Kış mevsiminde kirliliğin artmasına yanma potansiyeli düşük yakıtların kullanılmasının ve trafikteki araçların neden olduğunu belirten Akkurt, bu dönemlerde havada sirkülasyonun az olması nedeniyle yakıtlardan çıkan zararlı maddelerin insan sağlığını olumsuz etkilediğine dikkati çekti.

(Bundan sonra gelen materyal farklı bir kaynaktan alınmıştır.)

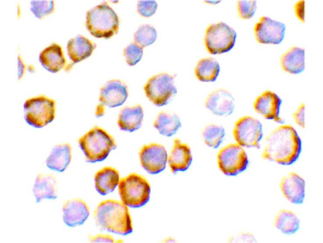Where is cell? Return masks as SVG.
<instances>
[{
	"mask_svg": "<svg viewBox=\"0 0 323 243\" xmlns=\"http://www.w3.org/2000/svg\"><path fill=\"white\" fill-rule=\"evenodd\" d=\"M301 150V140L296 130L290 125H283L267 137L262 157L279 164L290 165L297 160Z\"/></svg>",
	"mask_w": 323,
	"mask_h": 243,
	"instance_id": "1",
	"label": "cell"
},
{
	"mask_svg": "<svg viewBox=\"0 0 323 243\" xmlns=\"http://www.w3.org/2000/svg\"><path fill=\"white\" fill-rule=\"evenodd\" d=\"M94 217L97 225L103 230L121 235L133 232L128 209L122 202L113 200L100 202L94 212Z\"/></svg>",
	"mask_w": 323,
	"mask_h": 243,
	"instance_id": "2",
	"label": "cell"
},
{
	"mask_svg": "<svg viewBox=\"0 0 323 243\" xmlns=\"http://www.w3.org/2000/svg\"><path fill=\"white\" fill-rule=\"evenodd\" d=\"M79 146L88 162H100L115 149L113 137L101 127L95 126L79 139Z\"/></svg>",
	"mask_w": 323,
	"mask_h": 243,
	"instance_id": "3",
	"label": "cell"
},
{
	"mask_svg": "<svg viewBox=\"0 0 323 243\" xmlns=\"http://www.w3.org/2000/svg\"><path fill=\"white\" fill-rule=\"evenodd\" d=\"M86 27L93 36L108 39L118 32V17L114 10L104 2L87 11Z\"/></svg>",
	"mask_w": 323,
	"mask_h": 243,
	"instance_id": "4",
	"label": "cell"
},
{
	"mask_svg": "<svg viewBox=\"0 0 323 243\" xmlns=\"http://www.w3.org/2000/svg\"><path fill=\"white\" fill-rule=\"evenodd\" d=\"M118 191L123 204L137 208L144 206L149 201L151 187L144 177L132 173L120 180Z\"/></svg>",
	"mask_w": 323,
	"mask_h": 243,
	"instance_id": "5",
	"label": "cell"
},
{
	"mask_svg": "<svg viewBox=\"0 0 323 243\" xmlns=\"http://www.w3.org/2000/svg\"><path fill=\"white\" fill-rule=\"evenodd\" d=\"M23 108L25 121L36 128L46 125L55 118V102L44 95L28 99Z\"/></svg>",
	"mask_w": 323,
	"mask_h": 243,
	"instance_id": "6",
	"label": "cell"
},
{
	"mask_svg": "<svg viewBox=\"0 0 323 243\" xmlns=\"http://www.w3.org/2000/svg\"><path fill=\"white\" fill-rule=\"evenodd\" d=\"M235 30L223 22L209 25L205 32L204 42L207 51L216 55L229 52L235 46Z\"/></svg>",
	"mask_w": 323,
	"mask_h": 243,
	"instance_id": "7",
	"label": "cell"
},
{
	"mask_svg": "<svg viewBox=\"0 0 323 243\" xmlns=\"http://www.w3.org/2000/svg\"><path fill=\"white\" fill-rule=\"evenodd\" d=\"M144 91L148 98L157 107L167 105L177 92L173 77L166 73L157 74L149 79Z\"/></svg>",
	"mask_w": 323,
	"mask_h": 243,
	"instance_id": "8",
	"label": "cell"
},
{
	"mask_svg": "<svg viewBox=\"0 0 323 243\" xmlns=\"http://www.w3.org/2000/svg\"><path fill=\"white\" fill-rule=\"evenodd\" d=\"M218 166L227 176H236L247 167L248 160L242 147L238 143L230 144L222 148L218 153Z\"/></svg>",
	"mask_w": 323,
	"mask_h": 243,
	"instance_id": "9",
	"label": "cell"
},
{
	"mask_svg": "<svg viewBox=\"0 0 323 243\" xmlns=\"http://www.w3.org/2000/svg\"><path fill=\"white\" fill-rule=\"evenodd\" d=\"M233 134L237 143L242 147L259 148L263 136L262 125L256 119L244 116L236 122Z\"/></svg>",
	"mask_w": 323,
	"mask_h": 243,
	"instance_id": "10",
	"label": "cell"
},
{
	"mask_svg": "<svg viewBox=\"0 0 323 243\" xmlns=\"http://www.w3.org/2000/svg\"><path fill=\"white\" fill-rule=\"evenodd\" d=\"M128 96L127 88L121 81L112 80L107 82L100 89L99 104L95 112L96 117L103 115L105 106L114 108L121 106L126 101Z\"/></svg>",
	"mask_w": 323,
	"mask_h": 243,
	"instance_id": "11",
	"label": "cell"
},
{
	"mask_svg": "<svg viewBox=\"0 0 323 243\" xmlns=\"http://www.w3.org/2000/svg\"><path fill=\"white\" fill-rule=\"evenodd\" d=\"M139 156L142 166L150 174H158L166 167L167 153L162 145L157 143L145 145L141 149Z\"/></svg>",
	"mask_w": 323,
	"mask_h": 243,
	"instance_id": "12",
	"label": "cell"
},
{
	"mask_svg": "<svg viewBox=\"0 0 323 243\" xmlns=\"http://www.w3.org/2000/svg\"><path fill=\"white\" fill-rule=\"evenodd\" d=\"M286 26L282 22L263 16L255 24L254 33L259 43L279 44L283 41Z\"/></svg>",
	"mask_w": 323,
	"mask_h": 243,
	"instance_id": "13",
	"label": "cell"
},
{
	"mask_svg": "<svg viewBox=\"0 0 323 243\" xmlns=\"http://www.w3.org/2000/svg\"><path fill=\"white\" fill-rule=\"evenodd\" d=\"M282 103V100L276 94L267 90L256 99L253 107L254 110L265 119L283 123L284 120L279 116Z\"/></svg>",
	"mask_w": 323,
	"mask_h": 243,
	"instance_id": "14",
	"label": "cell"
},
{
	"mask_svg": "<svg viewBox=\"0 0 323 243\" xmlns=\"http://www.w3.org/2000/svg\"><path fill=\"white\" fill-rule=\"evenodd\" d=\"M205 107L216 115L228 116L234 111L235 100L228 91L219 89L208 96L205 102Z\"/></svg>",
	"mask_w": 323,
	"mask_h": 243,
	"instance_id": "15",
	"label": "cell"
},
{
	"mask_svg": "<svg viewBox=\"0 0 323 243\" xmlns=\"http://www.w3.org/2000/svg\"><path fill=\"white\" fill-rule=\"evenodd\" d=\"M63 221L70 227L82 225L89 215L86 203L78 198L66 201L63 204Z\"/></svg>",
	"mask_w": 323,
	"mask_h": 243,
	"instance_id": "16",
	"label": "cell"
},
{
	"mask_svg": "<svg viewBox=\"0 0 323 243\" xmlns=\"http://www.w3.org/2000/svg\"><path fill=\"white\" fill-rule=\"evenodd\" d=\"M167 161L173 173L186 171L192 161L190 148L187 144L175 139Z\"/></svg>",
	"mask_w": 323,
	"mask_h": 243,
	"instance_id": "17",
	"label": "cell"
},
{
	"mask_svg": "<svg viewBox=\"0 0 323 243\" xmlns=\"http://www.w3.org/2000/svg\"><path fill=\"white\" fill-rule=\"evenodd\" d=\"M281 190L284 196L291 203L301 204L305 198V182L296 173L292 172L284 177L280 183Z\"/></svg>",
	"mask_w": 323,
	"mask_h": 243,
	"instance_id": "18",
	"label": "cell"
},
{
	"mask_svg": "<svg viewBox=\"0 0 323 243\" xmlns=\"http://www.w3.org/2000/svg\"><path fill=\"white\" fill-rule=\"evenodd\" d=\"M39 61L43 67L53 73L63 68L66 63L62 49L56 43H52L42 51Z\"/></svg>",
	"mask_w": 323,
	"mask_h": 243,
	"instance_id": "19",
	"label": "cell"
},
{
	"mask_svg": "<svg viewBox=\"0 0 323 243\" xmlns=\"http://www.w3.org/2000/svg\"><path fill=\"white\" fill-rule=\"evenodd\" d=\"M95 45L87 38L78 35L69 40L67 49L70 59L74 63L79 62L91 55Z\"/></svg>",
	"mask_w": 323,
	"mask_h": 243,
	"instance_id": "20",
	"label": "cell"
},
{
	"mask_svg": "<svg viewBox=\"0 0 323 243\" xmlns=\"http://www.w3.org/2000/svg\"><path fill=\"white\" fill-rule=\"evenodd\" d=\"M119 173L112 167H105L98 171L94 176L95 187L101 195L114 191L119 182Z\"/></svg>",
	"mask_w": 323,
	"mask_h": 243,
	"instance_id": "21",
	"label": "cell"
},
{
	"mask_svg": "<svg viewBox=\"0 0 323 243\" xmlns=\"http://www.w3.org/2000/svg\"><path fill=\"white\" fill-rule=\"evenodd\" d=\"M33 192L36 203L44 199H55L57 195V181L51 174H40L35 179Z\"/></svg>",
	"mask_w": 323,
	"mask_h": 243,
	"instance_id": "22",
	"label": "cell"
},
{
	"mask_svg": "<svg viewBox=\"0 0 323 243\" xmlns=\"http://www.w3.org/2000/svg\"><path fill=\"white\" fill-rule=\"evenodd\" d=\"M143 117V110L140 106L125 107L119 114L118 125L122 130L133 132L140 128Z\"/></svg>",
	"mask_w": 323,
	"mask_h": 243,
	"instance_id": "23",
	"label": "cell"
},
{
	"mask_svg": "<svg viewBox=\"0 0 323 243\" xmlns=\"http://www.w3.org/2000/svg\"><path fill=\"white\" fill-rule=\"evenodd\" d=\"M71 153V147L68 143L55 146L46 159L47 166L57 172L64 171L70 162Z\"/></svg>",
	"mask_w": 323,
	"mask_h": 243,
	"instance_id": "24",
	"label": "cell"
},
{
	"mask_svg": "<svg viewBox=\"0 0 323 243\" xmlns=\"http://www.w3.org/2000/svg\"><path fill=\"white\" fill-rule=\"evenodd\" d=\"M305 50L293 47L284 54L281 58V65L286 72L297 74L305 69Z\"/></svg>",
	"mask_w": 323,
	"mask_h": 243,
	"instance_id": "25",
	"label": "cell"
},
{
	"mask_svg": "<svg viewBox=\"0 0 323 243\" xmlns=\"http://www.w3.org/2000/svg\"><path fill=\"white\" fill-rule=\"evenodd\" d=\"M220 71V66L215 59L209 57L200 59L196 64L195 74L198 80L203 82H214Z\"/></svg>",
	"mask_w": 323,
	"mask_h": 243,
	"instance_id": "26",
	"label": "cell"
},
{
	"mask_svg": "<svg viewBox=\"0 0 323 243\" xmlns=\"http://www.w3.org/2000/svg\"><path fill=\"white\" fill-rule=\"evenodd\" d=\"M181 126L179 118L175 114L160 113L154 122V126L159 133L165 136L175 134Z\"/></svg>",
	"mask_w": 323,
	"mask_h": 243,
	"instance_id": "27",
	"label": "cell"
},
{
	"mask_svg": "<svg viewBox=\"0 0 323 243\" xmlns=\"http://www.w3.org/2000/svg\"><path fill=\"white\" fill-rule=\"evenodd\" d=\"M300 220L293 212L287 210L279 211L275 218V227L282 233L292 235L300 228Z\"/></svg>",
	"mask_w": 323,
	"mask_h": 243,
	"instance_id": "28",
	"label": "cell"
},
{
	"mask_svg": "<svg viewBox=\"0 0 323 243\" xmlns=\"http://www.w3.org/2000/svg\"><path fill=\"white\" fill-rule=\"evenodd\" d=\"M223 127L215 124H210L203 129L202 136L205 144L213 148H217L222 143L225 136Z\"/></svg>",
	"mask_w": 323,
	"mask_h": 243,
	"instance_id": "29",
	"label": "cell"
},
{
	"mask_svg": "<svg viewBox=\"0 0 323 243\" xmlns=\"http://www.w3.org/2000/svg\"><path fill=\"white\" fill-rule=\"evenodd\" d=\"M136 44L143 48L154 43L157 37L156 29L151 25L141 26L134 34Z\"/></svg>",
	"mask_w": 323,
	"mask_h": 243,
	"instance_id": "30",
	"label": "cell"
},
{
	"mask_svg": "<svg viewBox=\"0 0 323 243\" xmlns=\"http://www.w3.org/2000/svg\"><path fill=\"white\" fill-rule=\"evenodd\" d=\"M30 10L36 18L40 19L51 13L54 8L53 0H31Z\"/></svg>",
	"mask_w": 323,
	"mask_h": 243,
	"instance_id": "31",
	"label": "cell"
},
{
	"mask_svg": "<svg viewBox=\"0 0 323 243\" xmlns=\"http://www.w3.org/2000/svg\"><path fill=\"white\" fill-rule=\"evenodd\" d=\"M143 54V48L136 43H131L124 50L126 61L131 66L135 65L141 60Z\"/></svg>",
	"mask_w": 323,
	"mask_h": 243,
	"instance_id": "32",
	"label": "cell"
},
{
	"mask_svg": "<svg viewBox=\"0 0 323 243\" xmlns=\"http://www.w3.org/2000/svg\"><path fill=\"white\" fill-rule=\"evenodd\" d=\"M256 8L255 0H239L237 3L238 13L242 19L252 18L256 12Z\"/></svg>",
	"mask_w": 323,
	"mask_h": 243,
	"instance_id": "33",
	"label": "cell"
},
{
	"mask_svg": "<svg viewBox=\"0 0 323 243\" xmlns=\"http://www.w3.org/2000/svg\"><path fill=\"white\" fill-rule=\"evenodd\" d=\"M158 4L155 0H140L137 4L139 14L146 17L152 16L156 12Z\"/></svg>",
	"mask_w": 323,
	"mask_h": 243,
	"instance_id": "34",
	"label": "cell"
},
{
	"mask_svg": "<svg viewBox=\"0 0 323 243\" xmlns=\"http://www.w3.org/2000/svg\"><path fill=\"white\" fill-rule=\"evenodd\" d=\"M305 105L303 103L294 113L293 117L296 124L302 127H304L305 122Z\"/></svg>",
	"mask_w": 323,
	"mask_h": 243,
	"instance_id": "35",
	"label": "cell"
},
{
	"mask_svg": "<svg viewBox=\"0 0 323 243\" xmlns=\"http://www.w3.org/2000/svg\"><path fill=\"white\" fill-rule=\"evenodd\" d=\"M231 242H247L253 243L256 242L254 237L250 234H242L236 237H233L231 240Z\"/></svg>",
	"mask_w": 323,
	"mask_h": 243,
	"instance_id": "36",
	"label": "cell"
},
{
	"mask_svg": "<svg viewBox=\"0 0 323 243\" xmlns=\"http://www.w3.org/2000/svg\"><path fill=\"white\" fill-rule=\"evenodd\" d=\"M91 243H113L114 240L109 235H97L90 238Z\"/></svg>",
	"mask_w": 323,
	"mask_h": 243,
	"instance_id": "37",
	"label": "cell"
},
{
	"mask_svg": "<svg viewBox=\"0 0 323 243\" xmlns=\"http://www.w3.org/2000/svg\"><path fill=\"white\" fill-rule=\"evenodd\" d=\"M305 1H300L295 6V13L297 17L302 22H304Z\"/></svg>",
	"mask_w": 323,
	"mask_h": 243,
	"instance_id": "38",
	"label": "cell"
}]
</instances>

Akkurt, kirli havanın solunum sistemini, akciğerleri, üst alt solunum yollarını ve kalp damar sistemini olumsuz etkilediğini vurgulayarak, “Havada bulunan zararlı kimyasalların, partiküllerin, nitröz oksitlerin ve diğer gazların bir kısmı emilerek dolaşıma geçmektedir. Bununla birlikte havada bulunan zararlı gazların akciğer kanseri başta olmak üzere pek çok kansere de yol açtığı çalışmalarla ortaya çıkmıştır. Bunu destekleyen çalışmalar da vardır” diye konuştu.
KRONİK HASTALIĞI OLANLAR RİSK ALTINDA
Havadaki fiziksel ve kimyasal bakımdan zararlı maddelerin özellikle solunum yolu rahatsızlığı bulunan kişilerde hastalığın ilerlemesine sebep olduğunu dile getiren Akkurt, şunları kaydetti:
“Özellikle astım, KOAH, müzmin bronşit, anfizemi, kalp ve tansiyon hastalarının hava yoluyla bu ortamdaki maddeleri alma potansiyeli çok yüksek. Bu kişiler, kirli hava nedeniyle sık sık atak geçirerek acil servise başvuruyor. 60 yaşın üzerinde ve rahatsızlığı olan kişiler hava kirliliğinin yoğun olduğu saatlerde mecbur kalmadıkça dışarı çıkmasın. Özellikle sinüziti olan kişilerin bu havalarda dışarıya çıkmamasını öneriyoruz. Kirli hava, buruna açılan sinüs deliklerinin şişmesine ve ödem gelişmesine yol açacağı için çok şiddetli baş ağrılarına sebep olur, migreni tetikler.”
Prof. Dr. Akkurt, solunum savunma sitemi tam olarak yerleşmeyen çocukların da kirli havadan olumsuz etkileneceğini belirterek, ebeveynlere havanın kirli olduğu saatlerde çocuklarını dışarı çıkarmamalarını önerdi.